Ruby: Enumerable & Enumerator

16 Aug 2020 | categories: blog

prev: How Containers Work | next: Character Encodings

It’s been a while since I’ve had a chance to write any Ruby, which sucks because I really like the language. That hasn’t stopped me from reading about it though, which means I’ve been inspired to share some knowledge on some lesser known parts of the core library that I find interesting as fuck.

Last year I was sat at my terminal, dicking around in pry when I realised I had no idea why I could write the following in ruby and everything just works out.

%w{hi there}.each.map {|word| word.upcase}
# => ["HI", "THERE"]

%w{hi there}.map.each {|word| word.upcase}
# => ["HI", "THERE"]

The result of both of these lines is exactly the same so why bother letting the details of what is happening get under your skin, right? Wrong. This is exactly the sort of thing I end up nerd sniping myself with. Right in the face. I can’t just go to bed and get a solid 8 hours sleep knowing I can do the following in ruby and not know why it works.

%w{hi there}.each.map.select.map.reject.map {|word| word.upcase}
# => ["HI", "THERE"]

To understand what the hell is going on I would need to show you a class called Enumerator, however that would result in quite a short post so you lucky ducks will also learn about a module called Enumerable and I’ll briefly swing by a module called Comparable.

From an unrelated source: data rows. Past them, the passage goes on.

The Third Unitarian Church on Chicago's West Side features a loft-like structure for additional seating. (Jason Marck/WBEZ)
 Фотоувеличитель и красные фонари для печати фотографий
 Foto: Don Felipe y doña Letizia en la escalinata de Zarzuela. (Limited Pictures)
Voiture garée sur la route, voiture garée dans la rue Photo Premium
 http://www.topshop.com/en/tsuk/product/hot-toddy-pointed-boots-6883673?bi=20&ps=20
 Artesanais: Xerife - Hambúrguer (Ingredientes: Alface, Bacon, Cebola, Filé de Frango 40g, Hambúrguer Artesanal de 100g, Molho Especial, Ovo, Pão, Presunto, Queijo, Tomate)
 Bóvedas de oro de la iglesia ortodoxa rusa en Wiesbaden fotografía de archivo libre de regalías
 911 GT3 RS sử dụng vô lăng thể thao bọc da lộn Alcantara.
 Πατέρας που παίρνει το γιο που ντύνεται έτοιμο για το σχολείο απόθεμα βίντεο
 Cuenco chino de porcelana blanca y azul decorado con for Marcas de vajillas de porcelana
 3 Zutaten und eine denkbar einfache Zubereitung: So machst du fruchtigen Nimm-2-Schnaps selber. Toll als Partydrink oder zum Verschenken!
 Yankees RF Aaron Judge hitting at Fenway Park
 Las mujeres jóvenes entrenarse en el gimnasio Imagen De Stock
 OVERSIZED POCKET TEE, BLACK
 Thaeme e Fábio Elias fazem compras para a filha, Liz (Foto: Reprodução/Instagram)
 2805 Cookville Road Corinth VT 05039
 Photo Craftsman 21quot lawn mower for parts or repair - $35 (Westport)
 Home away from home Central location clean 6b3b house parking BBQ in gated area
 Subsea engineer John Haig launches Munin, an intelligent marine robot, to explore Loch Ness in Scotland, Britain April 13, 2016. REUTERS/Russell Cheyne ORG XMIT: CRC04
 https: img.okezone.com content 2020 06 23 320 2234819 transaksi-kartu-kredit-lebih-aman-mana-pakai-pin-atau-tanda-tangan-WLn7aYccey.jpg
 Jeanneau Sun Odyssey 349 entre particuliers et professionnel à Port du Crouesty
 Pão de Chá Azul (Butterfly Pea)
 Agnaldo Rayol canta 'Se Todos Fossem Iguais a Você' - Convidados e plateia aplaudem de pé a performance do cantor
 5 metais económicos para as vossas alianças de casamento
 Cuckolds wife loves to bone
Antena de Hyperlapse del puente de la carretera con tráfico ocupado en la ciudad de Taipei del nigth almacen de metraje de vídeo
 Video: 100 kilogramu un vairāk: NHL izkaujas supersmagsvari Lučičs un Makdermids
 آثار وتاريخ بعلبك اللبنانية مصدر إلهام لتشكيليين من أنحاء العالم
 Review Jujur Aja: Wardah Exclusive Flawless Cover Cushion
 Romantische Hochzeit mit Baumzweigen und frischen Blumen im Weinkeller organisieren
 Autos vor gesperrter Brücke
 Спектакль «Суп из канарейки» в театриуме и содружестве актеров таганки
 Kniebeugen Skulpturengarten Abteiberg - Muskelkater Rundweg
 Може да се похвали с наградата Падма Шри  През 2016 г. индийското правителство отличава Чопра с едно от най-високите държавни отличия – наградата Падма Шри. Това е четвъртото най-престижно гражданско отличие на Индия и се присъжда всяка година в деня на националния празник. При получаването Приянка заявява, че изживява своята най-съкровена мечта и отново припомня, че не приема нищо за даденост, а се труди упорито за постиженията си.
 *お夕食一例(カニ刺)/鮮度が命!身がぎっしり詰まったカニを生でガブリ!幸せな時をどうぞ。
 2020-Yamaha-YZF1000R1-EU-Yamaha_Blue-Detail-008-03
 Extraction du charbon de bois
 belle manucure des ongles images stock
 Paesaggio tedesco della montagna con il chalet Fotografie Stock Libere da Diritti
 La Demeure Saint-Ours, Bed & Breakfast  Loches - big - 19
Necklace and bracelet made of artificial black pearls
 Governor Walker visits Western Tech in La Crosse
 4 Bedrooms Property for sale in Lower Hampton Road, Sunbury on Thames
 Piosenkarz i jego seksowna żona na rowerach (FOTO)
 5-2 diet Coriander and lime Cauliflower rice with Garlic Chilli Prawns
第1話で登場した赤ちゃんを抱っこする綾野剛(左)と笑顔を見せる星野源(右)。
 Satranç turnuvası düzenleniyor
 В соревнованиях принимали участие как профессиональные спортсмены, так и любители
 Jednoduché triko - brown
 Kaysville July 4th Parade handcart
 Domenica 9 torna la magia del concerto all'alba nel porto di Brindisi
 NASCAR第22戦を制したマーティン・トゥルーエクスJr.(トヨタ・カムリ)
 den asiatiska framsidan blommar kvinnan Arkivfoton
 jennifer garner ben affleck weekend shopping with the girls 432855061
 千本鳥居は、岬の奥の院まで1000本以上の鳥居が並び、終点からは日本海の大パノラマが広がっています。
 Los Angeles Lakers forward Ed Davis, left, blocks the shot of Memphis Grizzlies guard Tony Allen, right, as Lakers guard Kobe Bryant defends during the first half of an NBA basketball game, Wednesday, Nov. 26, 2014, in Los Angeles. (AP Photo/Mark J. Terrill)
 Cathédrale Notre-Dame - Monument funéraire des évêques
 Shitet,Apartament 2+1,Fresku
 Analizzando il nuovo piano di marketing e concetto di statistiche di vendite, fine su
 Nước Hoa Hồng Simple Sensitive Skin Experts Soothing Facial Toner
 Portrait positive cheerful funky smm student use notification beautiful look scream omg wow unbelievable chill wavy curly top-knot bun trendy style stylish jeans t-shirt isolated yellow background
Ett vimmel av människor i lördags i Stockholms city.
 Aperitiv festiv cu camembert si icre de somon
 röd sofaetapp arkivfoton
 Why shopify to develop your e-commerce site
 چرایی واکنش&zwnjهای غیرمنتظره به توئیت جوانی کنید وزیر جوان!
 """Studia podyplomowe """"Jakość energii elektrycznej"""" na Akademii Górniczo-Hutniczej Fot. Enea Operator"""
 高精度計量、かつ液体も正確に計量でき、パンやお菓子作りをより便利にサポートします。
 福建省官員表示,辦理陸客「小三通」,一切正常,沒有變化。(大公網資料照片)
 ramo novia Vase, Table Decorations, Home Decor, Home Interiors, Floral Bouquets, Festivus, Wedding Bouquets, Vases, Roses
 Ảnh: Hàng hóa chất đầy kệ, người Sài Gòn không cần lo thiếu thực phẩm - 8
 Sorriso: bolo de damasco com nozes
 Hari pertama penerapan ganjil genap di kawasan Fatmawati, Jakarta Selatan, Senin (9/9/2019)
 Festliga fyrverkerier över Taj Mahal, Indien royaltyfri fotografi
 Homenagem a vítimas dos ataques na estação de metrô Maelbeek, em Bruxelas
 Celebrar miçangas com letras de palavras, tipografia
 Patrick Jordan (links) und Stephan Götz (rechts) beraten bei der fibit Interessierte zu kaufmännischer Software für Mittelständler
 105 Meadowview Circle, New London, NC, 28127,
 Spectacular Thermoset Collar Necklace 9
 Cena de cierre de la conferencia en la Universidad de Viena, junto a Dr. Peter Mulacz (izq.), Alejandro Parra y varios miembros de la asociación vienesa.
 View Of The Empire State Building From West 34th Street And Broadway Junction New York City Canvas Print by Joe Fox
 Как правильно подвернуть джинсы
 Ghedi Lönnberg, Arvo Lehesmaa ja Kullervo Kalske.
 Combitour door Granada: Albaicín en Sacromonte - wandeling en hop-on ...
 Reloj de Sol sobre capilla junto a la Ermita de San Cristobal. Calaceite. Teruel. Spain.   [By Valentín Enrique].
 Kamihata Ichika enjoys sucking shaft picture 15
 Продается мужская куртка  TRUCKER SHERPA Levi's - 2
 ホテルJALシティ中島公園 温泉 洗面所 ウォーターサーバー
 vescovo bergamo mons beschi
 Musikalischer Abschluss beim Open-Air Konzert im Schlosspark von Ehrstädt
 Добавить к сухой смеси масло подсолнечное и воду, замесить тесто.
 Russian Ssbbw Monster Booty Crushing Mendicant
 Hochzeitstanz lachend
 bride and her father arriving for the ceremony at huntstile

I’ll save the big reveal for the end of the post, so keep your limbs inside the car at all times and let’s have a gander at Enumerable.

Enumerable

As I mentioned Enumerable is a module, it’s one that you can use to mix some very useful functionality into your classes. This module will give the ability to traverse, search, and sort through collections. The bare minimum you need for it to work is an :each instance method. If you want to sort or find the min/max then you’ll also need to make sure the members of the collection you’re going to iterate over have the spaceship method :<=> defined, I’ll get to that later.

each

If you’ve used ruby for more than 3 seconds you will have encountered the :each method, probably when tinkering with an array. It’s a simple little method that will iterate over a collection and yield to the block passing in each element of the collection in turn. The return value of :each is the original array.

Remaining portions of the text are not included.